Can the MySQL user exist but still not work?

Yes. The user may exist but not be assigned to the correct database, or it may not have permission from the host where Tomcat is running. In hosted environments, both account association and privileges matter.

What if the password contains special characters?

Special characters can cause problems if they are not escaped properly in properties files, XML, or shell-based configuration. If you suspect this, test with a temporary password that uses simple characters, then update the application configuration and retry.
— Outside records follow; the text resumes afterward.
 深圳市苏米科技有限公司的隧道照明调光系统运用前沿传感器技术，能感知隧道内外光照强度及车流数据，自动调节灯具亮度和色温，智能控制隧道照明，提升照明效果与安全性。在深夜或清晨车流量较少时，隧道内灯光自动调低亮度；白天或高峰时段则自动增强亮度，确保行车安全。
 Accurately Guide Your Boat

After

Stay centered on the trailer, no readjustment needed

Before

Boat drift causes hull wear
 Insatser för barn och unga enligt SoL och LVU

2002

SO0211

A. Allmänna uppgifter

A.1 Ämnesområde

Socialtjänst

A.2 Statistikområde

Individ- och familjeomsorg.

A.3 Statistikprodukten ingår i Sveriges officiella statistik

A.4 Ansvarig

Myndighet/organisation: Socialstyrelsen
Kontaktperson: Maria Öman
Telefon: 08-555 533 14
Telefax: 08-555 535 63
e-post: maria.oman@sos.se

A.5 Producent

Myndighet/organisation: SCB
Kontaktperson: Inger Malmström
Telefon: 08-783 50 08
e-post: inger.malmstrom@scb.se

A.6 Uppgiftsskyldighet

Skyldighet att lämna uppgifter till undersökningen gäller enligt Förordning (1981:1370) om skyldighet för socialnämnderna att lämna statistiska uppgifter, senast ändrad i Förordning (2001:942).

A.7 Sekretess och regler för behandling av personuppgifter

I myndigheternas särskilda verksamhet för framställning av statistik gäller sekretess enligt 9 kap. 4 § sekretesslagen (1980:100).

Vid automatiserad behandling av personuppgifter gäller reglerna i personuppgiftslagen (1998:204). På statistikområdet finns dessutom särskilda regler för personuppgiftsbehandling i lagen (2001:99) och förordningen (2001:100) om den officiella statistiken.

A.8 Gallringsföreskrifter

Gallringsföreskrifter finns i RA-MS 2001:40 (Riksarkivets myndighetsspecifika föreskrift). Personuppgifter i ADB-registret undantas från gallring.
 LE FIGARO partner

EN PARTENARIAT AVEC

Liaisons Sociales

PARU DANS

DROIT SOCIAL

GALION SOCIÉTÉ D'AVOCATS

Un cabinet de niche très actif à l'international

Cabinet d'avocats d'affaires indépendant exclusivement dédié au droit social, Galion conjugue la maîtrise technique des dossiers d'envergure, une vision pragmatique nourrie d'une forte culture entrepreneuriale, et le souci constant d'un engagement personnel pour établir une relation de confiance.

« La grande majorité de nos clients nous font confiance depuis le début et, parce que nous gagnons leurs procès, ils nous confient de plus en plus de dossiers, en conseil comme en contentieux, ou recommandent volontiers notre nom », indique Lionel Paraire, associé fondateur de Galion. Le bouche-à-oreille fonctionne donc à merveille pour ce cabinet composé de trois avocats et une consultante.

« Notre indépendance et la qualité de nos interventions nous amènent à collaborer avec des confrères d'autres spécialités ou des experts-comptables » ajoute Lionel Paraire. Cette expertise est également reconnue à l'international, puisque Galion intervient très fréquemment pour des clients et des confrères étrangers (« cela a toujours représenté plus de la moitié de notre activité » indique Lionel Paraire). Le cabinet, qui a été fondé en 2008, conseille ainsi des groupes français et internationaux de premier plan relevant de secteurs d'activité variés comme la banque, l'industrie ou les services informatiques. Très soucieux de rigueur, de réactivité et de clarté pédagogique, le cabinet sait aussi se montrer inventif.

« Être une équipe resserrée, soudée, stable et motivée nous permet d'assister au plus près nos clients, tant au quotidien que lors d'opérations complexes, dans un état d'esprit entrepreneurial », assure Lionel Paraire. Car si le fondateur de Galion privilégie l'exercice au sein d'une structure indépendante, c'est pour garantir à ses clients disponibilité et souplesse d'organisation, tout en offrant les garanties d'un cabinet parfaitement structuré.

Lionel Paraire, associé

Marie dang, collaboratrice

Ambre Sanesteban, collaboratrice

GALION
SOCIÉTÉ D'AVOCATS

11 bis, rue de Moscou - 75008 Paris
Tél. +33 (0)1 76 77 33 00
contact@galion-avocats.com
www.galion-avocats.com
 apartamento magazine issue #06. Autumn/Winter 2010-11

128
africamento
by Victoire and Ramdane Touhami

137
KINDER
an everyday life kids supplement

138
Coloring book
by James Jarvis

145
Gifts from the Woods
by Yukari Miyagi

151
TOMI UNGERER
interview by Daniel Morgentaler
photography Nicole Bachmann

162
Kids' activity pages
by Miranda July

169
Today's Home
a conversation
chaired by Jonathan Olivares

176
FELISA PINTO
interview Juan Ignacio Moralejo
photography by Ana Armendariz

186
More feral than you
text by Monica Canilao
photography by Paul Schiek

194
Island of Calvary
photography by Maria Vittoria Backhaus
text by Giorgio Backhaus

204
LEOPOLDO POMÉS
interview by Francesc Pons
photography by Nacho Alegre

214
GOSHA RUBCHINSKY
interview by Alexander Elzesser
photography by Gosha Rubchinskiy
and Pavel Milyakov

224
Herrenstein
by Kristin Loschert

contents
Do I need to restart Tomcat after changing credentials?

Usually yes. If the datasource or application loads credentials at startup, restart Tomcat so the new settings take effect. In some setups, a service reload may not be enough.

Where should I look in a Plesk-based Tomcat setup?

Check the database section of the hosting panel, then review the Tomcat application configuration or datasource settings used by My App Server. Make sure the values in the panel and the values in the app match exactly.

Conclusion

After a Tomcat migration, database credential issues are usually caused by a mismatch in username, password, database name, host, or permissions. In a managed hosting environment, the fastest way to fix the problem is to compare the application configuration with the current values in the hosting panel, then confirm the Tomcat datasource if one is used. Once the database account, privileges, and JDBC URL all match the destination environment, MySQL connections should work normally again.

For Java hosting platforms that provide private Tomcat management through a control panel, keeping database credentials aligned with the migrated service is one of the most important steps for a smooth move. If the application still fails after the checks above, review the Tomcat logs and the datasource definition to identify the exact connection error.